MODELS OF TRAINING PROCEDURES
DOI:
https://doi.org/10.15588/1607-3274-2018-4-5Keywords:
training, formalization of training procedures, teacher, student, information flow, optimization proceduresAbstract
Context. The problem of justifying methods for constructing models of optimization procedures as dynamic objects, taking into account the features of the training procedures, is considered. The object of the study were models of the dynamics of training procedures.
Objective. The goal of the work is to solve the tasks of formalizing the training procedures, developing methods for constructing mathematical models of the learning processes, the processes of searching for the optimum of the learning tasks, and for evaluating dynamic training procedures.
Method. The learning process is a totality of sequential and interrelated actions of a teacher and learners, aimed at providing a conscious and durable assimilation of knowledge, abilities, and skills. As a result of systematic analysis, main, basic patterns of training procedures are defined. The notion of “information flow” is justified as the sequence of messages carrying information for building models of interactions in information systems. The important property of the information flow is determined – the direction
from the source to the receiver. Two possible variants of information interaction of objects are singled out – information transfer and information compensation. The use of optimality principle for information processes of learning is offered. It is shown that the dynamics of learning processes is determined by the characteristics of the used optimization procedure. The gradient procedure for finding the extremum of the goal function is described by the autonomous motion of the dynamic system. For a strictly convex goal
function, according to sufficient optimality conditions, the optimization procedure is described by the dynamics of the autonomous motion of a stationary linear unbound dynamic object. The choice of the multiplier for the gradient significantly affects the dynamics of the process, and for a strictly convex goal function the multiplier is equal to the increment vector. The use of a dynamic model determines the number of steps required to achieve the given accuracy.

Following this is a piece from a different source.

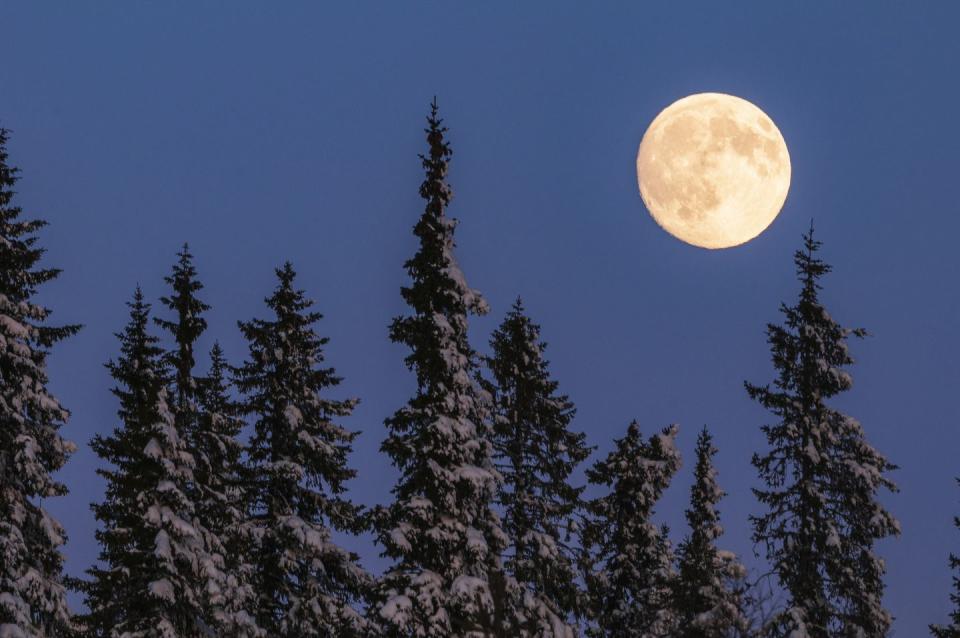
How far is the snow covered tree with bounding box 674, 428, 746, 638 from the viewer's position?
38.8m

Results. The created models received software implementation and were investigated in practice when solving the tasks of modeling the dynamics of training procedures in the teaching process of the Information Technologies Department of Kherson National Technical University.
Conclusions. The carried out experimental researches have allowed to confirm practically operability of the created mathematical apparatus and to consider it expedient for application with the purpose of increase of efficiency of modeling and realization of training procedures. Further perspectives of the research are seen in the coverage of more types of dynamic training procedures, optimizing approaches to their software implementations, and increasing the scale of their coverage with confirmatory experiments.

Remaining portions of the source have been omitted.